It's why women in helping professions burn out, McKee adds. "They get super absorbed in the pain of others. They have trouble setting limits in taking in that pain. Some empathy is wonderful. But when you can feel the pain more than the person in pain feels it, it hurts you."

_Red Flag No. 3: Are you trying to control someone? Is someone trying to control you?_ 

Neediness is a hallmark of a codependent relationship. One person's happiness depends on having the other person right there -- right now. Not letting you hang out with friends, calling frequently to check up on you, having to be with you all the time -- these are controlling behaviors, says McKee.

"If you get close to someone else, it's very threatening to them," he explains. "They're calling you all the time when you're away: Do you still love me? Are you still there for me? It's a very unhappy way to live."

_Red Flag No. 4: Do you do more than your share -- all of the time?_ 

What's the difference between a hard worker and a workaholic? "Motive and consequences," says Cannon. "In those gray areas of addiction -- workaholism, housecleaning, perfectionism, religion, computer games -- those are the telling signs. Is your family suffering because of what you're doing? Are you suffering?"
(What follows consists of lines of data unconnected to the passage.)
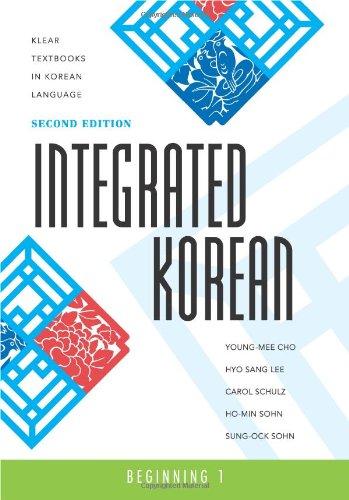 Integrated Korean: Beginning 1, 2nd Edition (Klear...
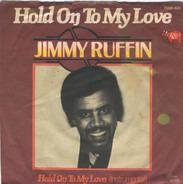 Jimmy Ruffin - Hold On To My Love / Hold On To My Love (Instrumental)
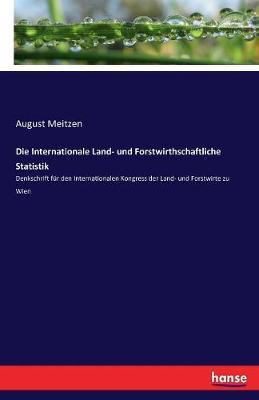 Die Internationale Land- und Forstwirthschaftliche Statistik
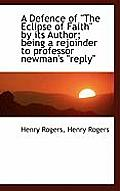 A Defence of The Eclipse of Faith by Its Author; Being a Rejoinder to Professor Newman's Reply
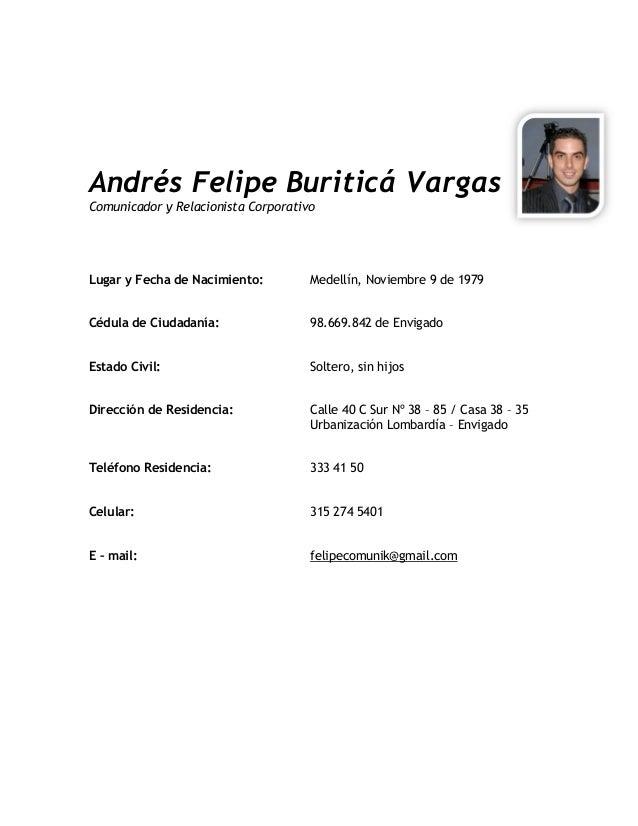 Andrés Felipe Buriticá Vargas Comunicador y Relacionista Corporativo Lugar y Fecha de Nacimiento: Medellín, Noviembre 9 de...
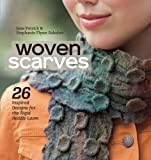 Woven Scarves: 26 Inspired Designs for the Rigid Heddle Loom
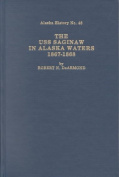 The USS Saginaw in Alaskan Waters 1867-1868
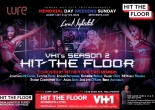 """Season 2 Launch Party for Vh1's Hit The Floor at Lure"""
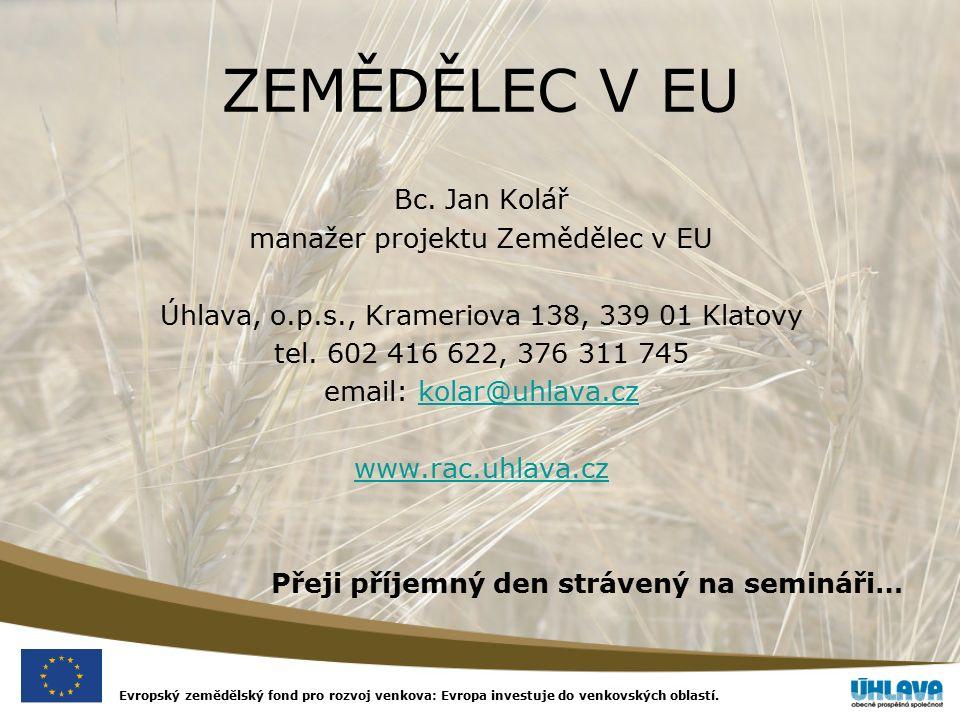 Evropský zemědělský fond pro rozvoj venkova: Evropa investuje do venkovských oblastí. ZEMĚDĚLEC V EU Bc. Jan Kolář manažer projektu Zemědělec v EU Úhl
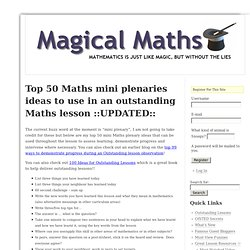 Top 50 Maths mini plenaries ideas to use in an outstanding Maths lesson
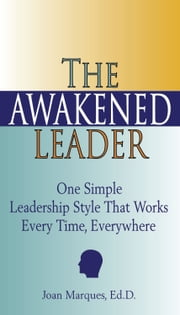 The Awakened Leader - One Simple Leadership Style That Works Every Time, Everywhere ebook by Joan Marques, EdD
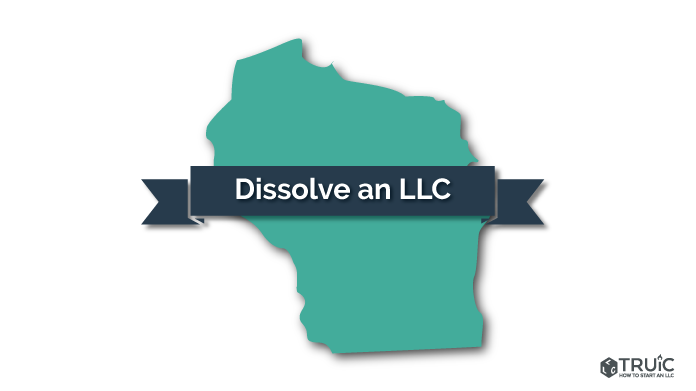 How to Dissolve an LLC in Wisconsin Image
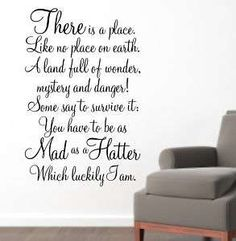 Alice In Wonderland Mad Hatter Quotes | Alice in Wonderland ~ Proverb Saying Quote NO WONDER YOU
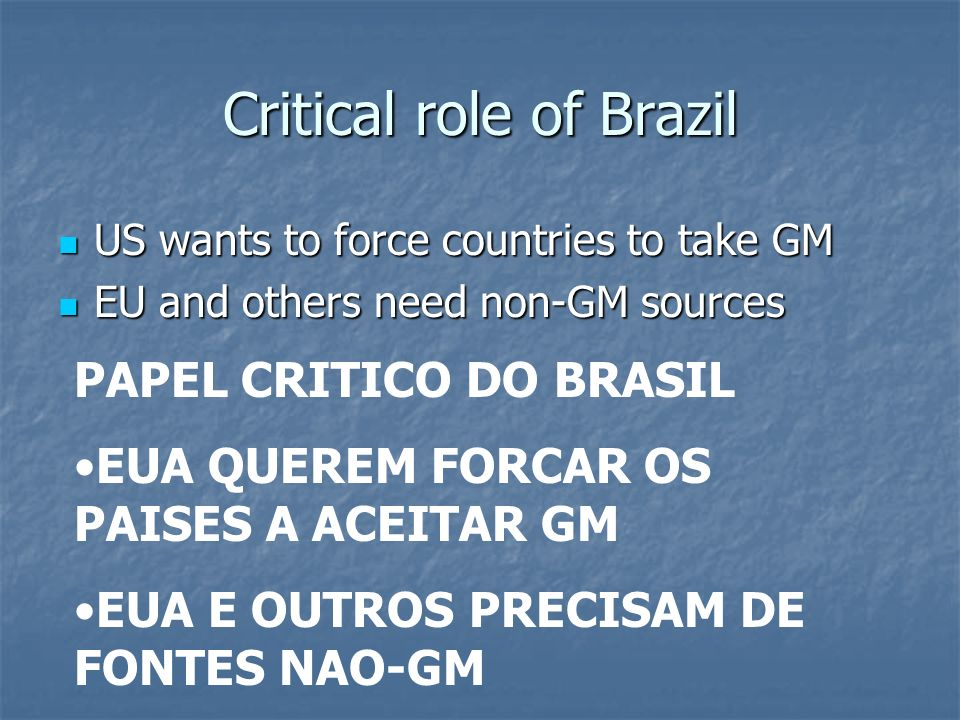 Critical role of Brazil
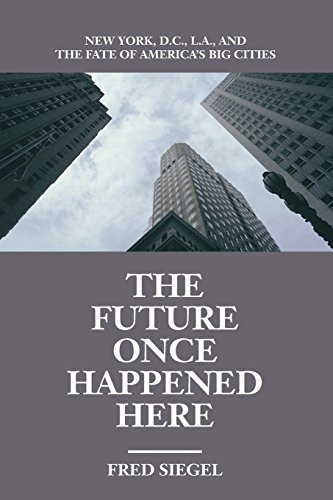 The Future Once Happened Here: New York, D.C., L.A., and the Fate of America's Big Cities (Los Angeles-siegel)
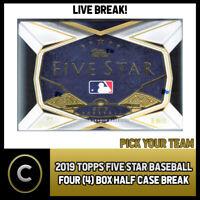 2019 TOPPS FIVE STAR BASEBALL 4 BOX (HALF CASE) BREAK #A953 - PICK YOUR TEAM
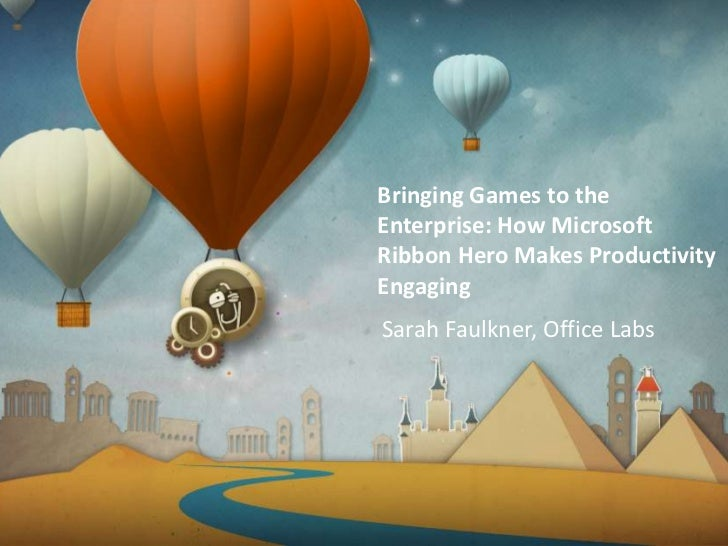 Bringing Games to the Enterprise: How Microsoft Ribbon Hero Makes Productivity Engaging<br /> Sarah Faulkner, Office Labs<...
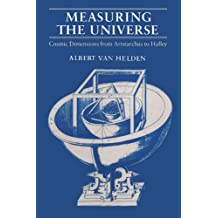 Measuring the Universe: Cosmic Dimensions from Aristarchus to Halley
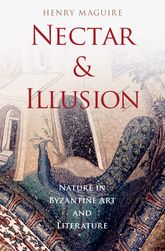 Nectar and IllusionNature in Byzantine Art and Literature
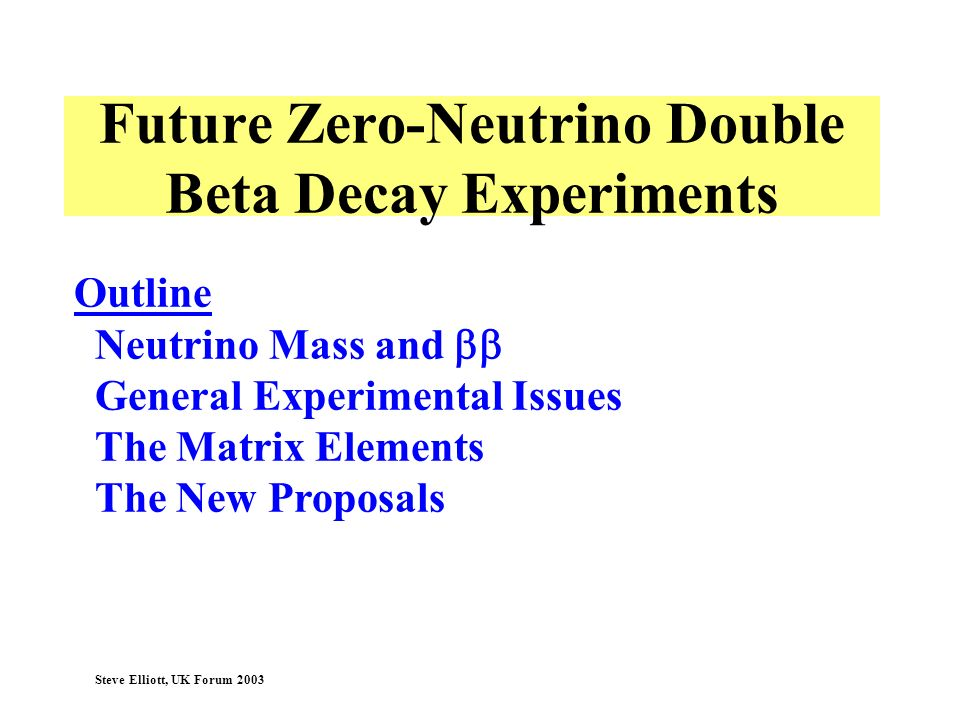 Steve Elliott, UK Forum 2003 Outline Neutrino Mass and General Experimental Issues The Matrix Elements The New Proposals Future Zero-Neutrino Double B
"Many codependent people were the favorite child because they did more -- took care of the sick parent, got straight A's, cleaned the house," McKee adds. "Now, they feel like a martyr, victimized by doing it all. The martyr has a sense of gratification, but it's not a soul-satisfying gratification."

*More Red Flags*
_Red Flag No. 5: Are you always seeking approval and recognition?_ 

Low-self esteem is a mark of codependence. "Shame is the core of the whole thing. Neglected children view themselves as dumb, stupid, worthless, and defective," says Cannon. "It's ingrained into the fabric of their character. It's because the message they got as children was -- I don?t matter. I'm not important. I'm not worth taking care of."

As an adult, a codependent person judges themselves harshly, says McKee. "When they get recognition, they are embarrassed. They have difficulty asking others to meet their needs. They don't believe they are worthwhile or lovable."

There is no strong sense of self, McKee tells WebMD. "Ask them who they are, and men will give their job title. Women will say I'm a wife, partner, daughter, mother -- they define themselves in terms of relationships. A healthy person would say, 'I'm an independent and adventurous person.' There's nothing wrong with being proud of your job or relationships, but a healthy person should be able to identify characteristics beyond that."

_Red Flag No. 6: Would you do anything to hold on to a relationship? Do you fear being abandoned?_ 

During childhood, the codependent person felt abandoned by a parent, so they learn to fear it, McKee explains. "They are not really good at bonding. They don't know how to bond in a constructive way that has a healthy dependency between two independent people. They don't feel able to express their own feelings, express a difference in opinion, so bonding never quite works."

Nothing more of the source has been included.